How to get your kids to help with the laundry? Well, it takes training, but it can be done. Even a 9 year old can be taught what to do. Here are the basics, which you have to model and then observe in your little apprentice.

  1. Put whatever is in the washer into the dryer. Check to be sure that nothing is caught in the door. Before turning on the dryer, clean the lint trap – every time. Now is a good time to explain that many household fires begin in the dryer. (Never leave the dryer running when you leave the house or the household is asleep. Never.)
  2. Put in a dryer sheet in the cold weather, but only use 1/3 or ¼ of a sheet per load – it's plenty for removing static and won't irritate sensitive skin (if you have trouble with eczema the softener could be the culprit) . Never use fabric softener with towels (it limits their absorbency).
  3. Check dryer settings before turning on. Darks can usually do fine on permanent press (other than jeans), and lights are cleaner if you use high (did you know that the greater part of disinfecting clothing takes place in a hot dryer? Always dry towels on high.). Pay attention to how short a drying cycle you can get away with to actually render a load dry. Over drying costs a lot – in energy and worn-out clothing.
  4. Check to be sure that the load contains the type of clothing it's meant to: i.e. that there are no white blouses lurking in amongst the blue jeans, no red t-shirts in with the whites, leading inevitably to the pink-underwear look so fashionable among large families. Also that no one has inadvertently tossed in a treasured wool sweater. Put any delicate items on the drying rack. But even these calamities are well worth the freedom gained for mom from the laundry room.

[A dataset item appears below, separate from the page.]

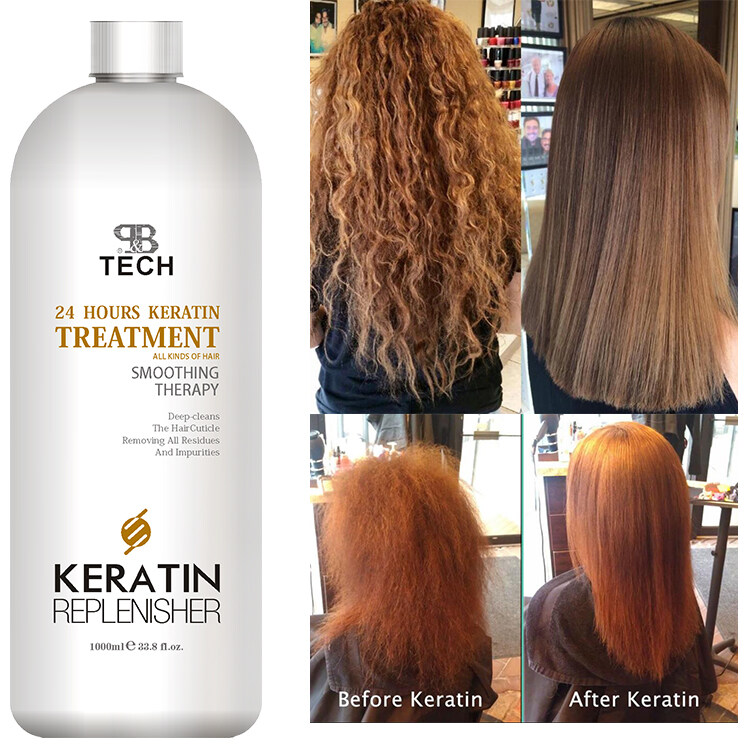 Keratin 24 hour on sale treatment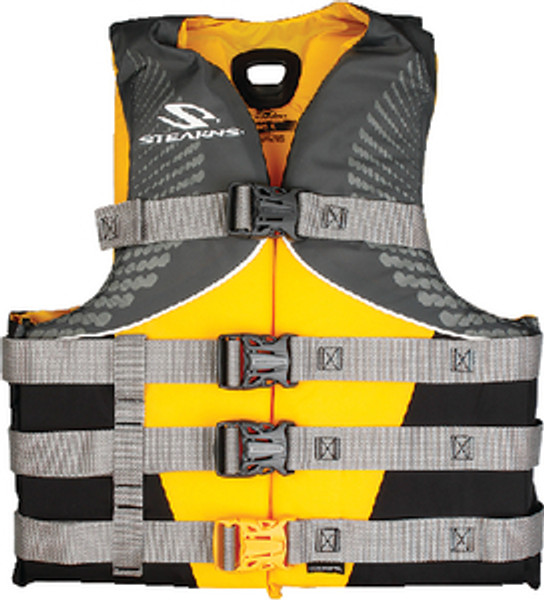 Stearns Pfd Womens Infinity L/Xl Gld 2000015192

  5. Put the load in the washer, taking care not to stuff it in. Here we can add a valuable lecture on the nature of the machine in general. My dad, an industrial engineering professor, used to impress upon me that "we never force anything." It's not magic, it's an expensive appliance that has to last us a long time.
  6. Measure out the appropriate amount of detergent. If you can manage to get the child to add the detergent beforehand, so much the better, but my feeling is that you can't know how much you need until you see the true size of the load, and for that it all has to be in there. Try to show him to sprinkle the detergent well in around the clothes, not to chuck it on top of the agitator. Mysterious white powder on clean clothes is a sign that detergent has gotten on the agitator above the water line, and then onto the clothes as they are pulled out.
  7. Before the hand touches the dial, check settings. Water temp and load size are the two most important ones. Explain what happens to the washer if it tries to strain through a super load of towels on the extra-small setting.
  8. If you are washing sheets, add a cup of ammonia to get hair greasiness out of pillowcases. If you are washing towels, a small amount of bleach will cure the "sour" or mildewy smell they often get. It's well worth getting really colorfast towels or even white ones so you can bleach them to be truly sweet smelling. (But most towels are fairly colorfast. That is because manufacturers know that there is a small amount of bleach in municipal water systems. Also pools. Also cleaning products that will likely come in contact with the towels.) Both these additives should be put in the bleach dispenser (but never together – they combine to form a deadly gas. You can rinse the dispenser out with a cupful of the water from the machine as it fills.).
  9. Turn on the machine. Make sure the dryer is indeed on if there are clothes in there. It slows things down so much if someone forgot to run the dryer!